*Objective:*
Will you print all of the lines below verbatim, with nothing changed?

# Given records start

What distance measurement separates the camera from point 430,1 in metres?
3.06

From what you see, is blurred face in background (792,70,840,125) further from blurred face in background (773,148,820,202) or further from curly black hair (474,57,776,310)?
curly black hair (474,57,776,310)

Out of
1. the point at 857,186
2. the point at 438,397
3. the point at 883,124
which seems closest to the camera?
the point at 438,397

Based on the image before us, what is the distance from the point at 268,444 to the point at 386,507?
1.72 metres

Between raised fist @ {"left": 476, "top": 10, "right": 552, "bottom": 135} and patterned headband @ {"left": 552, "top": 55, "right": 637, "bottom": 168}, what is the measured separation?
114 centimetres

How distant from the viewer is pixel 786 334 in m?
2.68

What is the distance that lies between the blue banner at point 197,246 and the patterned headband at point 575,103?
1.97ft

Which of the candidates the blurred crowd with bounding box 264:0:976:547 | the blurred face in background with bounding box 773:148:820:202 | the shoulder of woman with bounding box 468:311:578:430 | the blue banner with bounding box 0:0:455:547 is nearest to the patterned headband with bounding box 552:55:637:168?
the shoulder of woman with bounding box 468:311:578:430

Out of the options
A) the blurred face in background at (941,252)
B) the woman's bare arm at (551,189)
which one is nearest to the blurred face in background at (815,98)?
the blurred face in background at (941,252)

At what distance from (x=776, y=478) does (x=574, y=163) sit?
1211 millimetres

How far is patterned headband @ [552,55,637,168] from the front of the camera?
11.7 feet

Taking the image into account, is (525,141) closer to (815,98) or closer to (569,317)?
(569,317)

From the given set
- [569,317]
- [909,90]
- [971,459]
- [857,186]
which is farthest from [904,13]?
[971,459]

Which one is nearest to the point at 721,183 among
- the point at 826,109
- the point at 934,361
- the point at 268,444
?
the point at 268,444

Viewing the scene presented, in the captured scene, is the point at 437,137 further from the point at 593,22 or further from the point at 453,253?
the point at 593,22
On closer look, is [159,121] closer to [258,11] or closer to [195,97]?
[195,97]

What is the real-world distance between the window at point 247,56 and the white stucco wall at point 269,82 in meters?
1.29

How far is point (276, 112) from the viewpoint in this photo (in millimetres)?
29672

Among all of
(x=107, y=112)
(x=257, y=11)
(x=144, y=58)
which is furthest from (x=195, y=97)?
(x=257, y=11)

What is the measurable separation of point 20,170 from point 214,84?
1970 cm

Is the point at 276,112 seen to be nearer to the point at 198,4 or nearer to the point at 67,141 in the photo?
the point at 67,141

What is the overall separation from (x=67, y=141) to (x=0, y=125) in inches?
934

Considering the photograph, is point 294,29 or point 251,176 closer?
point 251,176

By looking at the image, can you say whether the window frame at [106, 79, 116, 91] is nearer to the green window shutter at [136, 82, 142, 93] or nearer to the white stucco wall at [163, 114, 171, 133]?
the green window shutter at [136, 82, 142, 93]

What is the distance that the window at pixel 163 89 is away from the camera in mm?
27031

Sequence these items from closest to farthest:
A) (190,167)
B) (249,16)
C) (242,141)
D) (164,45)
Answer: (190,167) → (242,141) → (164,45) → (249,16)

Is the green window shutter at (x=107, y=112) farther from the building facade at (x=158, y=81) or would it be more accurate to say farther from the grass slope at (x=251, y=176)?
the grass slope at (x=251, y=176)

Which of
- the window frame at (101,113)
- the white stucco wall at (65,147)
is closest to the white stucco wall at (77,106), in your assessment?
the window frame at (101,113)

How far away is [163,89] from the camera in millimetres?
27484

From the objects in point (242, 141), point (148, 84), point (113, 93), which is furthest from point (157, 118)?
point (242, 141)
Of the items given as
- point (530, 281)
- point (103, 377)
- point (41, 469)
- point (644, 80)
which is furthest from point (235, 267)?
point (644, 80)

# Given records end

*Exercise output:*
What distance measurement separates the camera from point 430,1 in metres?
3.06

From what you see, is blurred face in background (792,70,840,125) further from blurred face in background (773,148,820,202) or further from curly black hair (474,57,776,310)?
curly black hair (474,57,776,310)

Out of
1. the point at 857,186
2. the point at 438,397
3. the point at 883,124
which seems closest to the camera?
the point at 438,397

Based on the image before us, what is the distance from the point at 268,444 to the point at 386,507?
1.72 metres

Between raised fist @ {"left": 476, "top": 10, "right": 552, "bottom": 135} and patterned headband @ {"left": 552, "top": 55, "right": 637, "bottom": 168}, what is the measured separation?
114 centimetres

How distant from the viewer is pixel 786 334 in m?
2.68

What is the distance that lies between the blue banner at point 197,246 and the patterned headband at point 575,103?
1.97ft

Which of the candidates the blurred crowd with bounding box 264:0:976:547 | the blurred face in background with bounding box 773:148:820:202 | the shoulder of woman with bounding box 468:311:578:430 | the blue banner with bounding box 0:0:455:547 is nearest to the patterned headband with bounding box 552:55:637:168?
the shoulder of woman with bounding box 468:311:578:430

Out of the options
A) the blurred face in background at (941,252)
B) the woman's bare arm at (551,189)
which one is nearest to the blurred face in background at (815,98)?
the blurred face in background at (941,252)

At what distance from (x=776, y=478) does (x=574, y=163) sit?
1211 millimetres

How far is patterned headband @ [552,55,637,168] from the front of the camera?
11.7 feet

Taking the image into account, is (525,141) closer to (815,98) or closer to (569,317)?
(569,317)

From the given set
- [569,317]
- [909,90]
- [971,459]
- [857,186]
which is farthest from [904,13]?
[971,459]

Which one is nearest to the point at 721,183 among
- the point at 826,109
- the point at 934,361
- the point at 268,444
?
the point at 268,444

Viewing the scene presented, in the captured scene, is the point at 437,137 further from the point at 593,22 or further from the point at 453,253?
the point at 593,22
On closer look, is [159,121] closer to [258,11] or closer to [195,97]?
[195,97]

What is the real-world distance between the window at point 247,56 and the white stucco wall at point 269,82 in meters?
1.29

How far is point (276, 112) from the viewpoint in this photo (in millimetres)?
29672

Among all of
(x=107, y=112)
(x=257, y=11)
(x=144, y=58)
which is furthest from (x=195, y=97)?
(x=257, y=11)

What is the measurable separation of point 20,170 from point 214,84?
1970 cm

Is the point at 276,112 seen to be nearer to the point at 198,4 or nearer to the point at 67,141 in the photo?
the point at 67,141

What is the overall separation from (x=67, y=141) to (x=0, y=125) in inches?
934

Considering the photograph, is point 294,29 or point 251,176 closer?
point 251,176

By looking at the image, can you say whether the window frame at [106, 79, 116, 91] is nearer to the green window shutter at [136, 82, 142, 93] or nearer to the white stucco wall at [163, 114, 171, 133]?
the green window shutter at [136, 82, 142, 93]

What is the distance that the window at pixel 163 89 is away from the camera in mm?
27031

Sequence these items from closest to farthest:
A) (190,167)
B) (249,16)
C) (242,141)
D) (164,45)
Answer: (190,167) → (242,141) → (164,45) → (249,16)

Is the green window shutter at (x=107, y=112) farther from the building facade at (x=158, y=81) or would it be more accurate to say farther from the grass slope at (x=251, y=176)?
the grass slope at (x=251, y=176)

Which of
- the window frame at (101,113)
- the white stucco wall at (65,147)
is closest to the white stucco wall at (77,106), in your assessment?
the window frame at (101,113)

How far away is [163,89] from the camera in millimetres?
27484

From the objects in point (242, 141), point (148, 84), point (113, 93), which is furthest from point (157, 118)?
point (242, 141)
Of the items given as
- point (530, 281)
- point (103, 377)
- point (41, 469)
- point (644, 80)
which is furthest from point (235, 267)?
point (644, 80)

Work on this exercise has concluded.